● **Wybrany fragment**
Zastosowanie techniki fal milimetrowych do głębokich wierceń otwiera wielkie możliwości energetyczne nie tylko dla Stanów Zjednoczonych, ale na całym świecie. Jak pisze branżowy portal „Biznes Alert”, pierwsza skonstruowana maszyna wiertnicza tego rodzaju została właśnie praktycznie sprawdzona na amerykańskim Massachusetts Institute of Technology (MIT). Są szanse na wielki przełom.

Amerykańskie maszyny wiertnicze odmienią oblicze energetyki?


Urządzenie żyroskopowe umożliwia wiercenie 20 km w głąb skorupy ziemskiej. Chodzi o to, żeby na tej głębokości osiągnąć nadkrytyczną parę wodną o temperaturze 500 stopni Celsjusza, która będzie mogła wytwarzać energię elektryczną wysokiej wydajności bez żadnych ograniczeń i w każdym miejscu na naszym globie.

● **Postawione zadanie**
Proszę ocenić, czy każde z poniższych stwierdzeń zgadza się z fragmentem o wierceniu falami milimetrowymi, i przy każdym odpowiedzieć „tak” lub „nie”, przytaczając dosłownie rozstrzygające słowa tekstu.
1. Pierwszą maszynę wiertniczą tego rodzaju sprawdzono w praktyce na MIT.
2. Urządzenie żyroskopowe pozwala wiercić na głębokość 50 km w skorupie ziemskiej.
3. Na docelowej głębokości ma powstawać para wodna o temperaturze 500 stopni Celsjusza.

● **Zapisane wiersze**
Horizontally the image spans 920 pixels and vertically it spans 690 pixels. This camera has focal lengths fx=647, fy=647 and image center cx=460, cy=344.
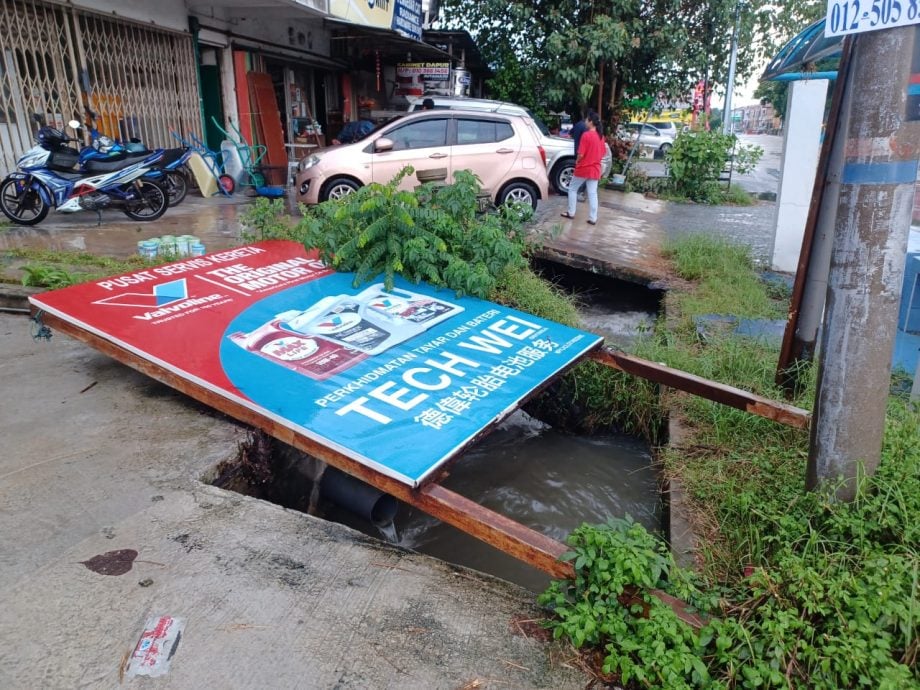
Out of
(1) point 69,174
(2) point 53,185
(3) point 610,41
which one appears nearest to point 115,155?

● **Odpowiedź do zadania**
1. Tak: „pierwsza skonstruowana maszyna wiertnicza tego rodzaju została właśnie praktycznie sprawdzona na amerykańskim Massachusetts Institute of Technology (MIT)”
2. Nie: „Urządzenie żyroskopowe umożliwia wiercenie 20 km w głąb skorupy ziemskiej.”
3. Tak: „osiągnąć nadkrytyczną parę wodną o temperaturze 500 stopni Celsjusza”